The flipped classroom model is a great way to differentiate for your students, provide quick formative assessment feedback, and allow more time in your classroom for higher-level thinking activities.
To help me in making my “flip” easier I came up with the acronym FIRE: Format, Interact, Reflect, and Extend. By following these four easy steps it made flipping my class a lot easier.
In the first part of this series, I explain why my students like the flipped classroom model and how to choose the format. In the second part of the flipped classroom model series, I discussed the importance of having students interact and engage with the flipped lesson. In the third part of the flipped classroom model series, I go over having students reflect on their learning.
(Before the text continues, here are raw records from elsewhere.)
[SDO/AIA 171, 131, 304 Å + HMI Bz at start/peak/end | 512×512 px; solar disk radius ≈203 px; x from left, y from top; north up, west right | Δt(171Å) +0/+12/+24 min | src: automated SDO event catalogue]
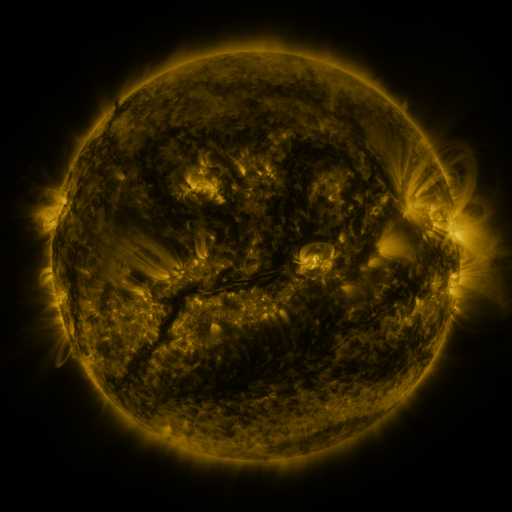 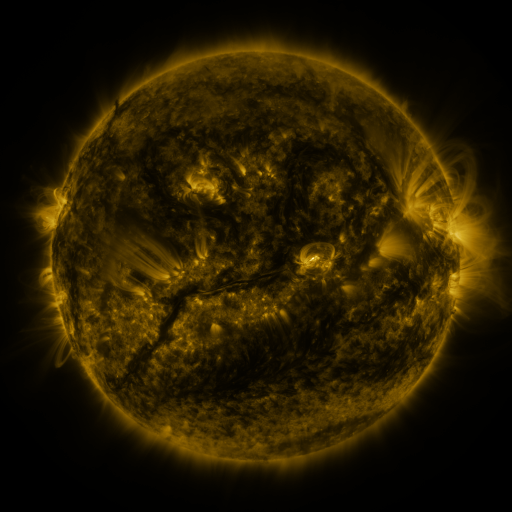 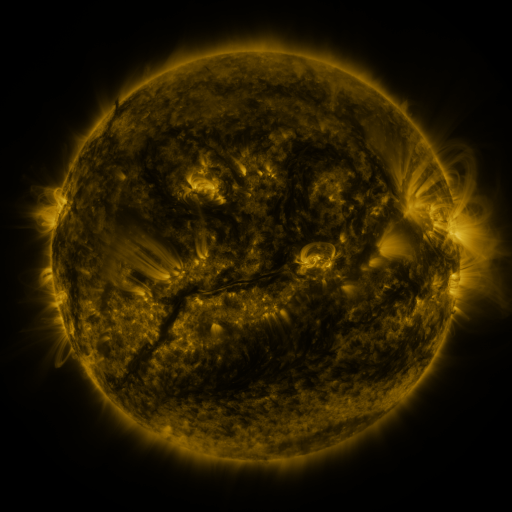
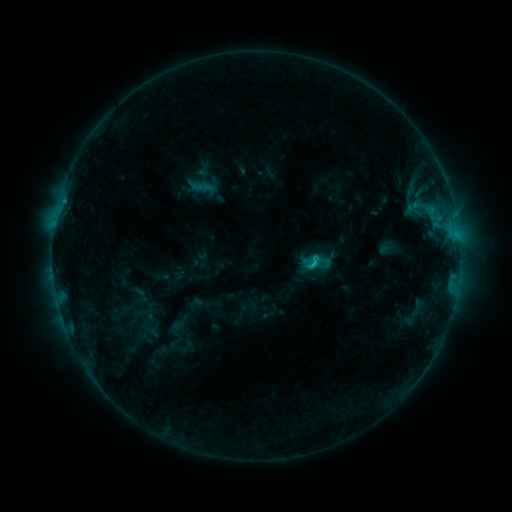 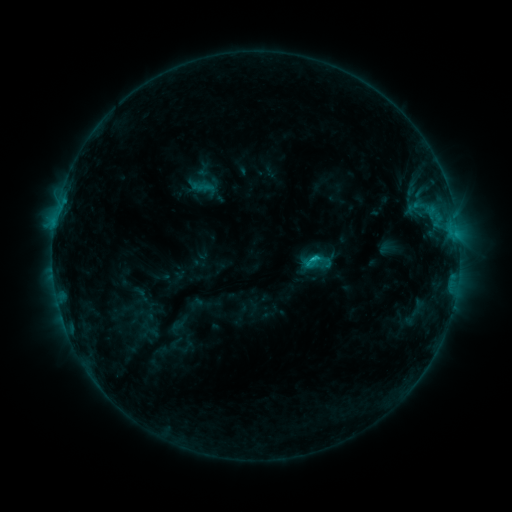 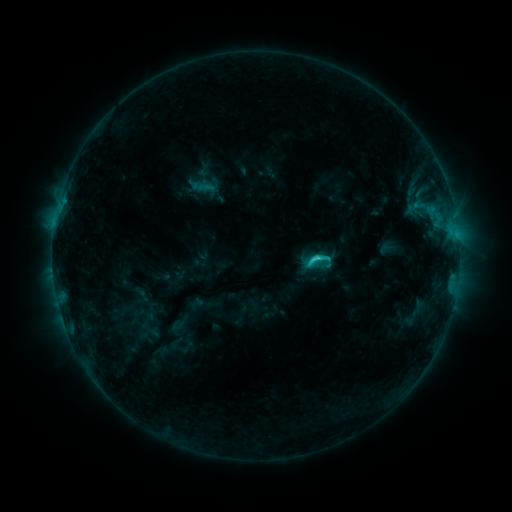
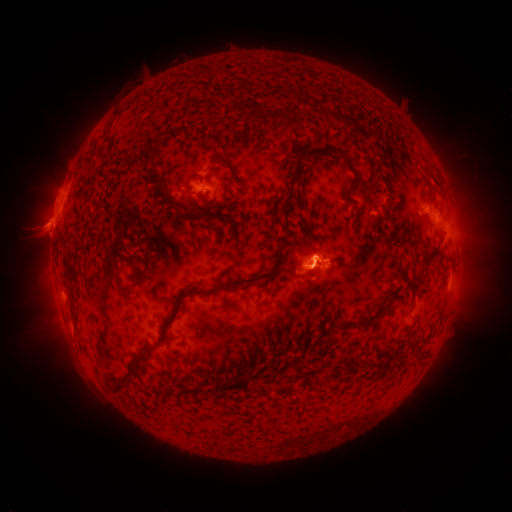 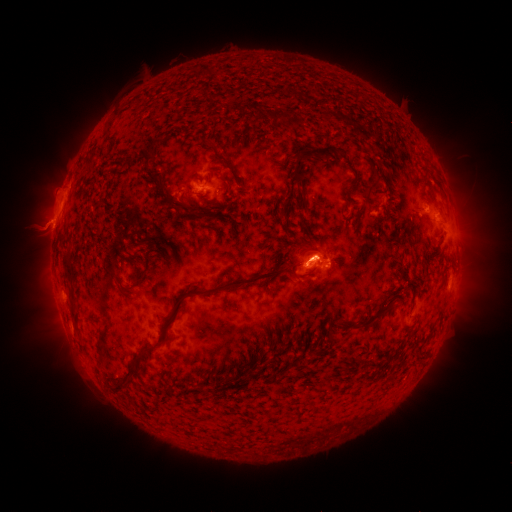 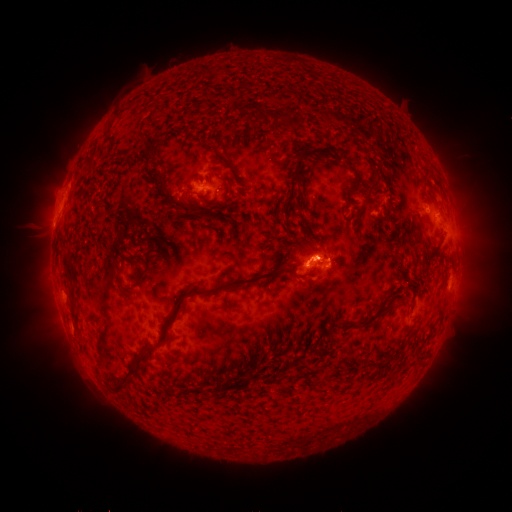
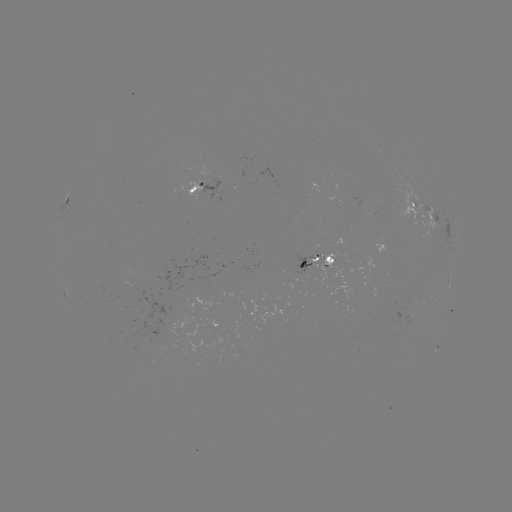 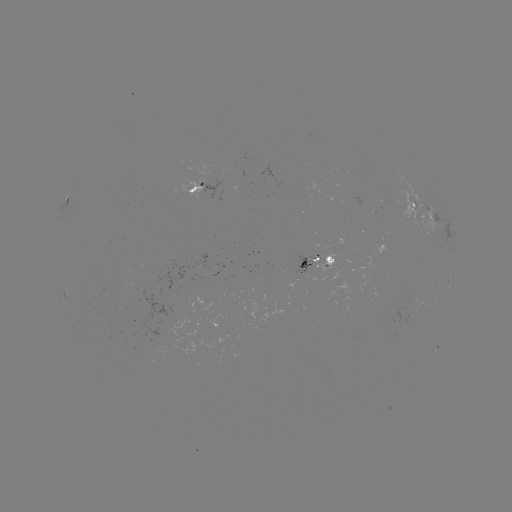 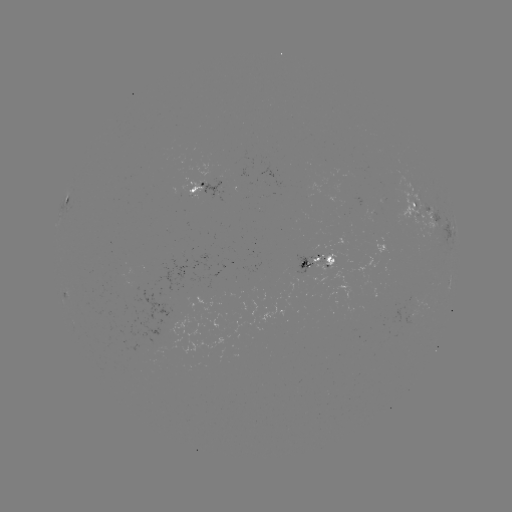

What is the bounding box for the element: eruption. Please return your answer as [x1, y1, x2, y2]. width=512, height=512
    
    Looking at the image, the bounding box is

Now let’s discuss the best part of the flipped classroom model which is the activities you will do with students in class.
Step 4: Extend
The whole reason for the flip is for students to learn the basics at home so they can apply and practice in the content in the classroom with the support and help of you and their peers. The possibilities of what you can do on the day after a flip are endless. I like to use this as a perfect opportunity to differentiate my teaching. I use the data from the quiz I do as a reflection to put my students into two groups. Group A is for students that demonstrate they have a basic understanding of the topic. Station B is for students that demonstrate they are still unclear of the basic information and need some more practice and clarification on the key parts. Here are some different ideas for what to do with each group.
– Online investigation
– mini-experiment or hands-on activity
– real-world application like a science article
– mini project
– Guided reading of short summary
– Interactive notebook flip pages
– Second video that you take them through and discuss
One thing to keep in mind is to never reteach the lesson to the class the next day. If you have students that did not do the assignment then the first thing they need to do when they enter your class is the flip assignment. If you reteach the lesson to the class because students didn’t watch the video you are telling the students it’s okay to not watch the video since the information will be taught in class the next day. This rewards those for not watching the video and eventually, no one will watch.
The first time I did the flip for a homework assignment I only had 25% of the students do the assignment. Instead of getting upset, I had to do some reflection on myself to see what did I do that resulted in this low percent. When the students came in the next day I had them fill out a survey. I discovered that 30% of them forgot, 30% of them discovered that their internet connection was not good, and 30% didn’t want to do it. We talked about the importance again and the options for what to do if you can’t watch the videos at home. I then had the 75% that didn’t watch the video do the flip lesson in class and the 25% that did watch went on to the activity I already prepared for that day. On the next flip only 20% didn’t watch. As the students got used to this new method of teaching and started to see the benefits I had fewer students not doing their assignments.